- _WHAT IS NEEDED_
The answer must be every line of the records below that holds the word "Vietnam".
──────── SUPPLIED DATA
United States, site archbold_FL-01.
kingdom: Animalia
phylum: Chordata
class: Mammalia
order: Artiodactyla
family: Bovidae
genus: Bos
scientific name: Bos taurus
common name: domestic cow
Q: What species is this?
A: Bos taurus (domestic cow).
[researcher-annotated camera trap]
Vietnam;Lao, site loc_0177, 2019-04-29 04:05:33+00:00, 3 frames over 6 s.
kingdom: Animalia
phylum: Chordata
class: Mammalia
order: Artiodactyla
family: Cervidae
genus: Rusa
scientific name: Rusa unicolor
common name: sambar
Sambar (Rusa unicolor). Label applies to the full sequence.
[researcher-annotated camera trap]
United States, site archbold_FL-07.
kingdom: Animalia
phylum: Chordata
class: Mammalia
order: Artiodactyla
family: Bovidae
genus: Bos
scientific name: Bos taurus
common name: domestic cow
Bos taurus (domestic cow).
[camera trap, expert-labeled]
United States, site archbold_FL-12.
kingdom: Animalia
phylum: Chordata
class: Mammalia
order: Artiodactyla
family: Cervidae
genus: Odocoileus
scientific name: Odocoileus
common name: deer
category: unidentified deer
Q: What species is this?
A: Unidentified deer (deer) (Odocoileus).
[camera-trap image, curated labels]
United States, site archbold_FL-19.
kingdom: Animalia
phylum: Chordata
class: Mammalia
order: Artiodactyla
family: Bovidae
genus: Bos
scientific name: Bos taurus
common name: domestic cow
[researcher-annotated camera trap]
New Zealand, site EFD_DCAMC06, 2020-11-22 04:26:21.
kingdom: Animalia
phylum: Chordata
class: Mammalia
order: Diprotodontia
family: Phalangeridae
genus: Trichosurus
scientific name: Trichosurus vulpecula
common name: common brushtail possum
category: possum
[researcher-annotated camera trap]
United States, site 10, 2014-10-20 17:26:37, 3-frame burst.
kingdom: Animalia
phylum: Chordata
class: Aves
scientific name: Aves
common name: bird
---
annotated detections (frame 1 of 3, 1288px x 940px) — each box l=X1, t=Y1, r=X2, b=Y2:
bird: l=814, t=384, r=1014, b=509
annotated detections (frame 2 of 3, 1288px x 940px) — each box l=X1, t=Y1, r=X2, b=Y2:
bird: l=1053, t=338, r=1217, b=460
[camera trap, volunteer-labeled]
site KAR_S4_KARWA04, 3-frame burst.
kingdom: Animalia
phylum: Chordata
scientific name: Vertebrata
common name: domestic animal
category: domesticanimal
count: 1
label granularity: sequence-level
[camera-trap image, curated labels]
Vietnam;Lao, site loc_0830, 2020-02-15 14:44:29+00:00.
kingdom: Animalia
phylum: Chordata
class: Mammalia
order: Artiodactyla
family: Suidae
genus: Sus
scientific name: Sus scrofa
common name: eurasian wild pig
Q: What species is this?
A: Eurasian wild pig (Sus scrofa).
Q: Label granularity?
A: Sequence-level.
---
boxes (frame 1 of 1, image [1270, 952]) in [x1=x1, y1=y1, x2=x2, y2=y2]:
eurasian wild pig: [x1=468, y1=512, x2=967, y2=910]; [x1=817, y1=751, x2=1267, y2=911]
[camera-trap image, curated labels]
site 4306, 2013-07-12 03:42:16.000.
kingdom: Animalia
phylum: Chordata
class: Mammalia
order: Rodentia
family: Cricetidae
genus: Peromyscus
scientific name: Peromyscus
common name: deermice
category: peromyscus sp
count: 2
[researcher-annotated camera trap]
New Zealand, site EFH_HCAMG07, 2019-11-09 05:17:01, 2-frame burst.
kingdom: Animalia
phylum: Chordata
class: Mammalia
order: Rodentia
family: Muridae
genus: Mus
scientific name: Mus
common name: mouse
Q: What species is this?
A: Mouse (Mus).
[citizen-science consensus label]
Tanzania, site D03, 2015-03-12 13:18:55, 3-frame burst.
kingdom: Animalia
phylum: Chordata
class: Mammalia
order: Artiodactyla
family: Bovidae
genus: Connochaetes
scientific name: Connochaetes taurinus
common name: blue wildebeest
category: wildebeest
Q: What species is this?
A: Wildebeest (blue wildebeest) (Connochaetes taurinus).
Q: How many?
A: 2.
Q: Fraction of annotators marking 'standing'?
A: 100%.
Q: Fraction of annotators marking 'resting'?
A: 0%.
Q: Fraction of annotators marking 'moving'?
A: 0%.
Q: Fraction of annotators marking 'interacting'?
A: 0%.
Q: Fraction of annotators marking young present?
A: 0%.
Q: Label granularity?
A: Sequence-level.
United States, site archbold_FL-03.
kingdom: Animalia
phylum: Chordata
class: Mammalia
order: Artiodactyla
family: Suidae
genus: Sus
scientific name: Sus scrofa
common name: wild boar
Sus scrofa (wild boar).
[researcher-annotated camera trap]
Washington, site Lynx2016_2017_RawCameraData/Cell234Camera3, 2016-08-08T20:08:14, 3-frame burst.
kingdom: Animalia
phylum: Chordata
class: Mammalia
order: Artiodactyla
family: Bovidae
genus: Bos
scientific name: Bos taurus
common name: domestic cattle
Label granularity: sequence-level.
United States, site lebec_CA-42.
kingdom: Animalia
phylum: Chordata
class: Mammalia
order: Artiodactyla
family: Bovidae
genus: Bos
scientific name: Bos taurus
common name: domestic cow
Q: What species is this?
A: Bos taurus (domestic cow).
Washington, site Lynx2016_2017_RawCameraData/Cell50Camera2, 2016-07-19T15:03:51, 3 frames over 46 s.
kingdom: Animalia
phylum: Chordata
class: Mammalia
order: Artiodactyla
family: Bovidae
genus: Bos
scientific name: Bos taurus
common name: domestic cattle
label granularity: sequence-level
────────────────
- _RESPONSE AREA_
Vietnam;Lao, site loc_0177, 2019-04-29 04:05:33+00:00, 3 frames over 6 s.
Vietnam;Lao, site loc_0830, 2020-02-15 14:44:29+00:00.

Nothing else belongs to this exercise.